Tehran’s Friday mass Imam, Kazem Sedighi, warned worshippers on Friday January 2 that “sedition”, the term the establishment uses to refer to the 2009 election protesters and the Green Movement, “has not been uprooted.”
Sedighi said: “The influence of seditious elements in certain areas of the executive branch are a grave concern… universities have become a safe haven and advertising venue for some of them.”
The reformist candidates of the 2009 election challenged the legitimacy of the vote count and triggered widespread street protests, bringing the country into serious political crisis.
The two candidates, MirHosein Mousavi and Mehdi Karroubi, are now under house arrest, and many protesters were also arrested and sentenced to long prison terms.
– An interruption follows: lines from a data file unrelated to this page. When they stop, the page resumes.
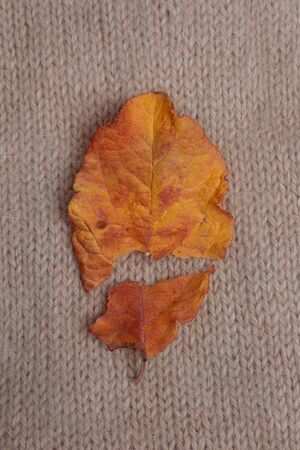 Autumn leaf broken into two halves on a brown knitted sweater background. concept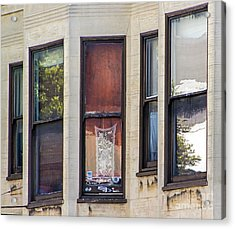 Acrylic Print featuring the photograph Windows by Kate Brown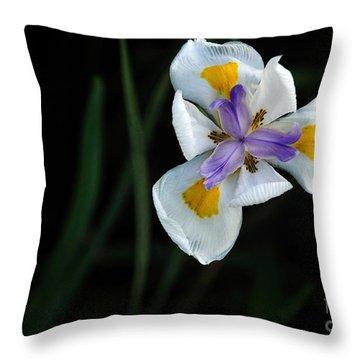 Wild Iris Throw Pillow by Kaye Menner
The victory of the more moderate candidate Hassan Rohani in the 2013 elections has made conservative factions in the establishment wary of a reformist rise to power.
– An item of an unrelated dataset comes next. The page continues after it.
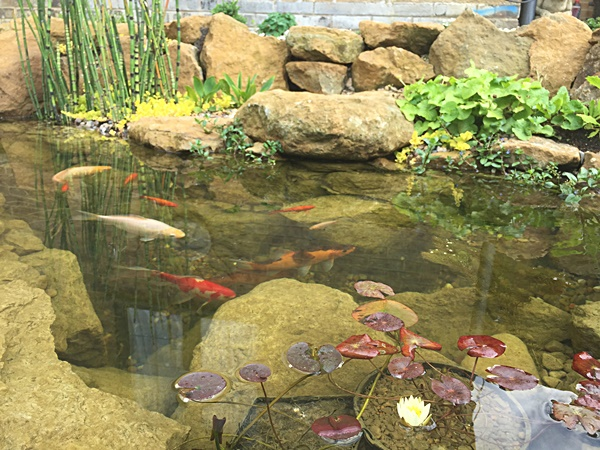 Building Natural Garden Pond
The Tehran Friday mass Imam told worshippers on January 2: “Seditious elements are making plans to take over the Assembly of Experts and the Parliament… they are trying to destabilize the regime.”
The Rohani administration has tried to reconcile the different factions of the Islamic Republic establishment, which were severely fractured following the 2009 election protests, but those efforts have been seriously impeded by the more conservative factions, which refuse to change their rhetoric in describing the opposition as “seditious”.